Michael West with the Alaska Earthquake Center explained the right thing to do.
“I think you’ll find pretty universal agreement amongst all agencies and all advocacy groups involved with earthquakes that our three-part drop, cover and hold guidance actually makes a lot of sense,” West said.
He said people should “drop” and get to the floor when they feel shaking.
“Because earthquakes can create very violent motions, at one point or another you may end up on the floor anyway, might as well start there,” West said. “‘Cover,’ which is get something over your head. A table is the most common thing but there you could certainly have other creative solutions, and the third part, ‘hold,’ that’s hold on.”
Alaska gets minor and major earthquakes. West said it’s best to drop, cover and hold for any size of quake.
“If we go back in our history, some of our largest earthquakes actually start out with very modest shaking,” he said.
It’s common for magnitude eight and nine earthquakes to start with minor tremors.
“When earthquake shaking begins, you probably are not going to know where it’s headed, and I would say, even for relatively minor shakes, I would act. I would drop, cover and hold. I do,” West said.
But in some cases, there won’t be something to get under, like at a grocery store. West said the key is for people to assess their environment and move quickly from things that look hazardous.

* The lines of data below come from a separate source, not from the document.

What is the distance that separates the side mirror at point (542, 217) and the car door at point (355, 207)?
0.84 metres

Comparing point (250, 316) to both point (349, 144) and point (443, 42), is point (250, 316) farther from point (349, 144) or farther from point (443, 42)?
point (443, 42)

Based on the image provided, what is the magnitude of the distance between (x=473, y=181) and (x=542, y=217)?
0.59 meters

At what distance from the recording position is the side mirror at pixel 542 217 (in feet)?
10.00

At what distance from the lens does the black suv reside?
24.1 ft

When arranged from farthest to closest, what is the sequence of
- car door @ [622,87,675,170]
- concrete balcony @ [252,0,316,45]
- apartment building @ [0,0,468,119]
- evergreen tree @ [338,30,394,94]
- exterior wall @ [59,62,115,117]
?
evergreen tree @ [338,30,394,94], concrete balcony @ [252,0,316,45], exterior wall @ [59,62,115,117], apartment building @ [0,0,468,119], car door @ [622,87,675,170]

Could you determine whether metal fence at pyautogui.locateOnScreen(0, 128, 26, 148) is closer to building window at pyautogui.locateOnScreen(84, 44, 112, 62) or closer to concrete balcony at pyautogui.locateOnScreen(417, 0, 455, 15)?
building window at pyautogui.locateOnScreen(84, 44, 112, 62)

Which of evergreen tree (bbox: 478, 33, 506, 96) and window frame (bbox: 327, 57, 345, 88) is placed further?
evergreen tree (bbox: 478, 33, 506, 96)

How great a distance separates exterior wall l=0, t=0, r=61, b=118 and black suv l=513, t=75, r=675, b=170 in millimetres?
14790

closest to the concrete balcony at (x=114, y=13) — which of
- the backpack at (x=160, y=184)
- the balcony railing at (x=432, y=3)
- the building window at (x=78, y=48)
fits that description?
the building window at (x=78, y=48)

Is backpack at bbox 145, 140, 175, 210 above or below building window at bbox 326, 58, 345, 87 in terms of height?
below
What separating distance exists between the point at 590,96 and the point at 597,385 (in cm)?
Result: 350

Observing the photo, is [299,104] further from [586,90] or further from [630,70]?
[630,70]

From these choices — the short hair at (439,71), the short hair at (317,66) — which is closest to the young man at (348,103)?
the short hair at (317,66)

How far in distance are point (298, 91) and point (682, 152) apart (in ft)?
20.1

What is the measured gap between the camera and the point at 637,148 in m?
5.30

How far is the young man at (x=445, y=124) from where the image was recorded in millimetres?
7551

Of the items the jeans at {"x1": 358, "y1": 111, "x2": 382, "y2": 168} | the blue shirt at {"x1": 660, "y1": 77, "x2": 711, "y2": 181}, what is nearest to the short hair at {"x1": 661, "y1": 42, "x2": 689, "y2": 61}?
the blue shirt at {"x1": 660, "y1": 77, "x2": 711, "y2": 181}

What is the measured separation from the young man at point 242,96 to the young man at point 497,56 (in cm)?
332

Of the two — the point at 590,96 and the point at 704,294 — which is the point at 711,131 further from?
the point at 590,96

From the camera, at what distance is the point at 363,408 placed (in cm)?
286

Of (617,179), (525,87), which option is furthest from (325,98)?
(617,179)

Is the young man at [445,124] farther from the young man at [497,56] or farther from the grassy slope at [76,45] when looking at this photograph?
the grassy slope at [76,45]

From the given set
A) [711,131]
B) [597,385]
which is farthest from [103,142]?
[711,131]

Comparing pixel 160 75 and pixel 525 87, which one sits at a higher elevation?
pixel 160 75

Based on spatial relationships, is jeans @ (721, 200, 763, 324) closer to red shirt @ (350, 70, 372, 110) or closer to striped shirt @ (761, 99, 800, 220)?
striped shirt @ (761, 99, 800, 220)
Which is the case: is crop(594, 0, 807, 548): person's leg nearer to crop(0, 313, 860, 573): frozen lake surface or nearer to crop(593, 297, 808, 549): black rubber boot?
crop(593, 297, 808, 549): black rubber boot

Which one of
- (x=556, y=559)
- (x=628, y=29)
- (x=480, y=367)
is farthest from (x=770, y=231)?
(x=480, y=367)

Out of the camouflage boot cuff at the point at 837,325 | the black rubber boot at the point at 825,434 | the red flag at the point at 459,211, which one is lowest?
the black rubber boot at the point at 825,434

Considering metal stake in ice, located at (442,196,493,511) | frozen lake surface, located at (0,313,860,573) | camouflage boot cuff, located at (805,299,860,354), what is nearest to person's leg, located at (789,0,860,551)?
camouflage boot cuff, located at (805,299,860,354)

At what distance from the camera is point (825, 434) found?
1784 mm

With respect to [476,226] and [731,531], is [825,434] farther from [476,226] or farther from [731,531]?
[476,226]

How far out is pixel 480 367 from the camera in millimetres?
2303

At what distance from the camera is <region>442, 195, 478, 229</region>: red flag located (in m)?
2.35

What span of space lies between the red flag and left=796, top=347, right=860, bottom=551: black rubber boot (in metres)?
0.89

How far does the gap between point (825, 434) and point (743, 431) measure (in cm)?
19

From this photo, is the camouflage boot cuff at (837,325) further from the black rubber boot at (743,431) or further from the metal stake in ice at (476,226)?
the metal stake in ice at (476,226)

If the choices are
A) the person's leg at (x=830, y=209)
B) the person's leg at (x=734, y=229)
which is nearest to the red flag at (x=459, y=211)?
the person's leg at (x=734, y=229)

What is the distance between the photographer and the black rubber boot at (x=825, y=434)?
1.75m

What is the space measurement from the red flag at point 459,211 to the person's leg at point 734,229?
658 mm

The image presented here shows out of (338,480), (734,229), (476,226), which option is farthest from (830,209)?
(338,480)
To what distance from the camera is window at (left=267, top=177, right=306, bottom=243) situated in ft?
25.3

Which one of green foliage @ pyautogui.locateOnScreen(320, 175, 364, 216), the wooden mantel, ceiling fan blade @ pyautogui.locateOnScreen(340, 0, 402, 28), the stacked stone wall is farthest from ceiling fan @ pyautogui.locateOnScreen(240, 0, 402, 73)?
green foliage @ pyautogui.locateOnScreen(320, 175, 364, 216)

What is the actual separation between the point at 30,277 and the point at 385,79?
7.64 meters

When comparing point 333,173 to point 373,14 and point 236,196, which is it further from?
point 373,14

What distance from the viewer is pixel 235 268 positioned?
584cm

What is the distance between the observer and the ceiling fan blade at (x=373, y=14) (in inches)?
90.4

“This isn’t rocket science,” he said.
“There’s no desk to jump under in a grocery store, but if I’m in the aisles where there are things stacked high around me, yeah, I’m going to get away from that,” he said. “Use your judgment. Use your intuition.”
West said sometimes when he is in a new space, he scans the area in the same way someone might to look for fire exit routes.
“It’s not a crazy idea to look around and say, ‘Huh? Where would I go in earthquake? Oh, I’m going to go there. Got it,’” West said. “And then I move on.”
“I think there’s bad advice for earthquakes,” he said. “…There’s better advice.”
West said running outside during a quake could also be bad advice.
“Intuitively, that seems like a logical, a good reaction for us,” West said. “But there’s a number of reasons why that can be a problem.”
He also said standing in a doorway during a quake can be dangerous. The side-to-side motion can lead to broken bones and smashed fingers.
And he said it’s a misconception that doorways are sturdier; many doors in homes are not in a structural wall and don’t offer that security.